Mais à l’heure du grand partage, cette décision va plonger les habitants d’un immeuble cossu parisien dans une situation de panique, où chacun affrontera la chose avec plus ou moins d’humanité. Des grands élans aux petites lâchetés et la couardise, il n’y a apparemment qu’un pas.
Une distribution dense mais peu audacieuse
De la bourgeoise frustrée et coincée qui se porte volontaire pour l’hébergement (Karin Viard). À son mari, réac et friqué abasourdi de la nouvelle qu’il apprend dans son Figaro mais qui va néanmoins renier ses préjugés en recueillant une sans-abris un peu loufoque (Sandra Zidani).En passant par la bobo écolo effrayée à l’idée de partager son loft (Valérie Bonneton), au contraire de son époux (Michel Vuillermoz), écrivain humaniste enchanté par cette perspective. Et les Abramovitch (Anémone et Jackie Berroyer), un couple de juifs pingres, comme se plaît à le rappeler le personnage de Didier Bourdon, qui préfèrent quitter leur bel appartement pour un 10m2 afin de n’avoir à accueillir personne. Une distribution dense, massive mais bien peu audacieuse qui se vautre dans les comiques de situation répétitifs et les dialogues un peu lourdauds.

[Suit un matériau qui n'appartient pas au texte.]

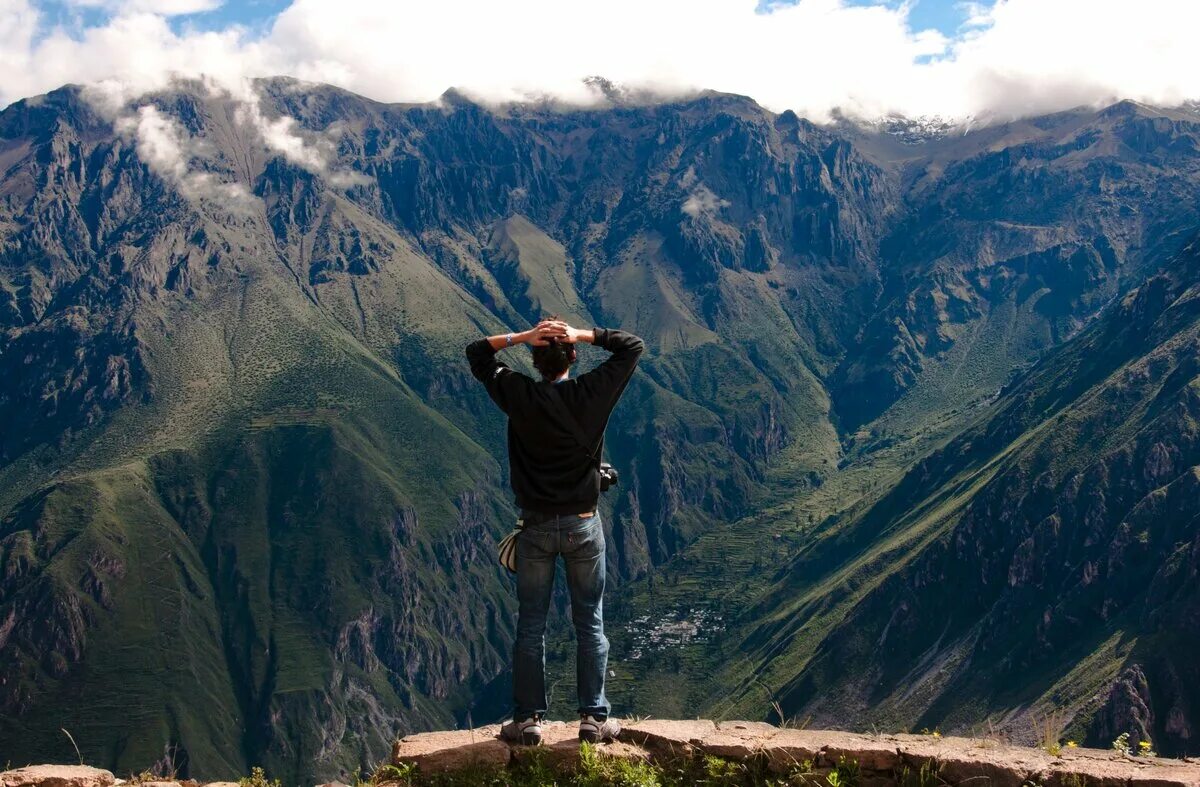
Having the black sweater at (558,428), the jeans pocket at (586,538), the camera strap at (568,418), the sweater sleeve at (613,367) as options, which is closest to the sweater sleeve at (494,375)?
the black sweater at (558,428)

Dans son tableau des clichés, la réalisatrice semble absolument tenir à cocher toutes les cases, pour certainement mieux les dénoncer. Il y a la bonne, antillaise et sans gêne (Firmine Richard) ou la concierge raciste qui aime plus que tout au monde son chat empaillé et borgne qu’elle a joliment baptisé Jean-Marie (Josiane Balasko). Des personnages beaucoup trop caricaturaux pour que la dénonciation souhaitée fonctionne.

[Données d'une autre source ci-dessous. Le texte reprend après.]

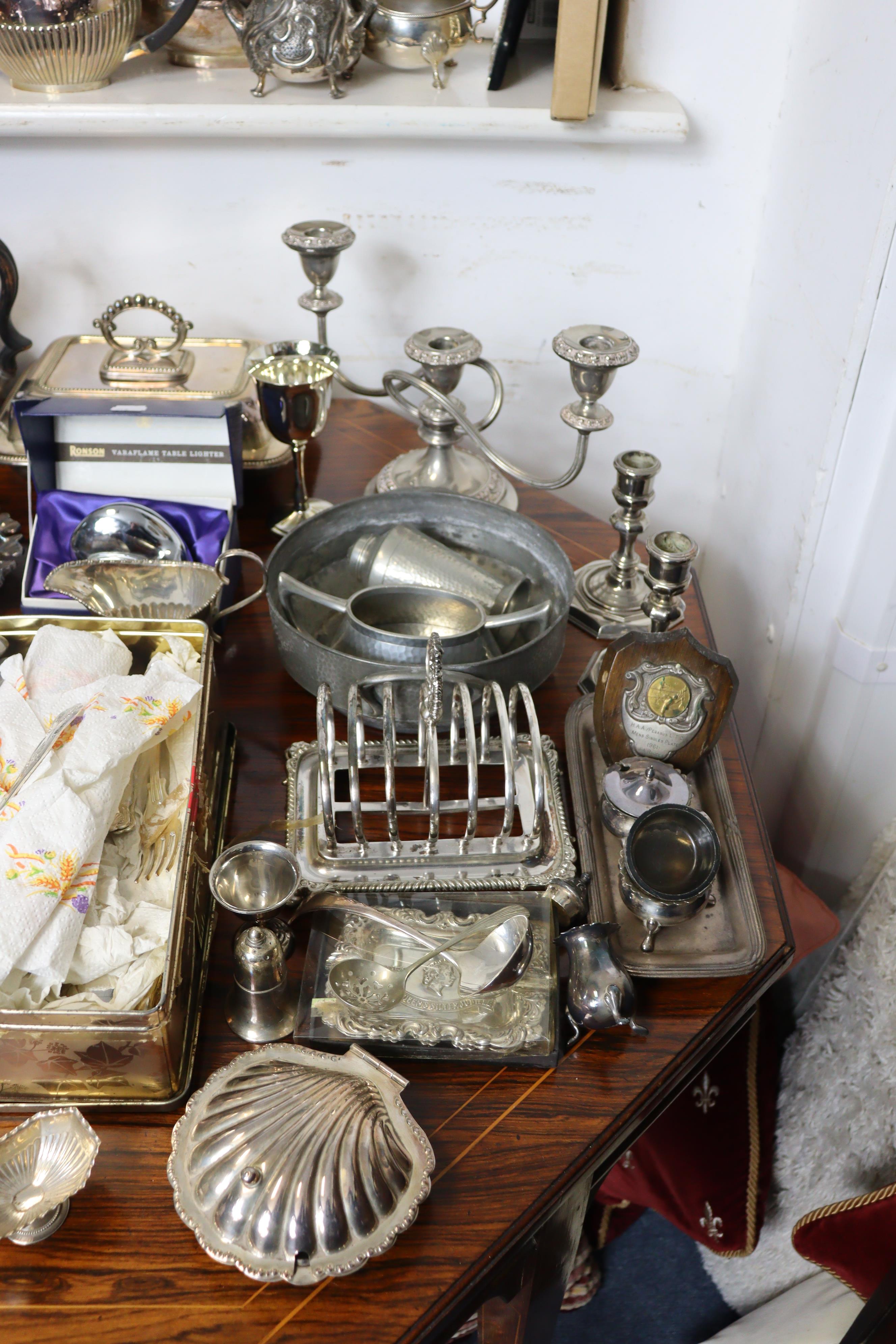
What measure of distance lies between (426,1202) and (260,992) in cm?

Alexandra Leclère, c’est cette réalisatrice qui aime à croiser les typologies. Elle avait pourtant coutume de le faire avec un peu plus de finesse. C’était le cas par exemple dans "Les sœurs fâchées", où elle faisait cohabiter deux frangines, Louise (Catherine Frot) esthéticienne au Mans et Martine (Isabelle Huppert), bourgeoise parisienne à qui tout semblait réussir.
Humour régressif
Ici, le résultat est loin d'être à la hauteur. La faute à un humour régressif qui fonctionne rarement. Surtout quand l’heure vient pour les migrants de débarquer dans cette farce.Car si le bourgeois parisien n’est jamais monolithique, on ne peut pas en dire autant des immigrés. Tous envahissants, braillards et illettrés, ils ne semblent pouvoir s’exprimer que par des cris étranges. Le spectacle est même parfois dérangeant quand la réalisatrice-scénariste décide de provoquer les rires sur leur patois tourné en ridicule.
À trop vouloir dénoncer les clichés, Alexandra Leclère s’y noie, bien malgré elle. Preuve de plus que l’enfer est souvent pavé de bonnes intentions.

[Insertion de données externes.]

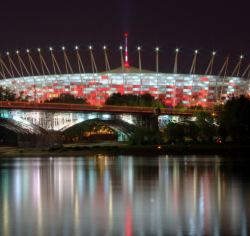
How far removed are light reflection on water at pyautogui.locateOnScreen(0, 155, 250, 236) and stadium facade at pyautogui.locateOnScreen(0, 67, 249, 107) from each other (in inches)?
5080

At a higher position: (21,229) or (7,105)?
(7,105)

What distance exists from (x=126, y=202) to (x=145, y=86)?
152770mm

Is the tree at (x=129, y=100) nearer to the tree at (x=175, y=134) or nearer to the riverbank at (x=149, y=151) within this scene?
the tree at (x=175, y=134)

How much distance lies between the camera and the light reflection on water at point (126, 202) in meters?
28.4

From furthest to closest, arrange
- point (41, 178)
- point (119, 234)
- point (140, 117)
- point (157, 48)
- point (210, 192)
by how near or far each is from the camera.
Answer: point (157, 48) → point (140, 117) → point (41, 178) → point (210, 192) → point (119, 234)

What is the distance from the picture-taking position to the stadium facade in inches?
7323

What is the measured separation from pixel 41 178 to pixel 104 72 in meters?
137

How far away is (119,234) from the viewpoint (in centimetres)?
2697

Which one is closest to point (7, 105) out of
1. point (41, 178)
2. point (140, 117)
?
point (140, 117)

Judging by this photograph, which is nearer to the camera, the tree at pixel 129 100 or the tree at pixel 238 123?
the tree at pixel 238 123

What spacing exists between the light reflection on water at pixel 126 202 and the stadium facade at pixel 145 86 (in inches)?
5080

Comédie d'Alexandra Leclère - Avec Didier Bourdon, Karin Viard, Valérie Bonneton et Michel Vuillermoz. Durée : 1H42. Sortie le 23 décembre 2015.
Synopsis : Un hiver rude. Le gouvernement publie un décret obligeant les citoyens français les mieux logés à accueillir chez eux pendant la vague de froid leurs concitoyens en situation précaire. Un vent de panique s’installe à tous les étages dans un immeuble très chic de la capitale.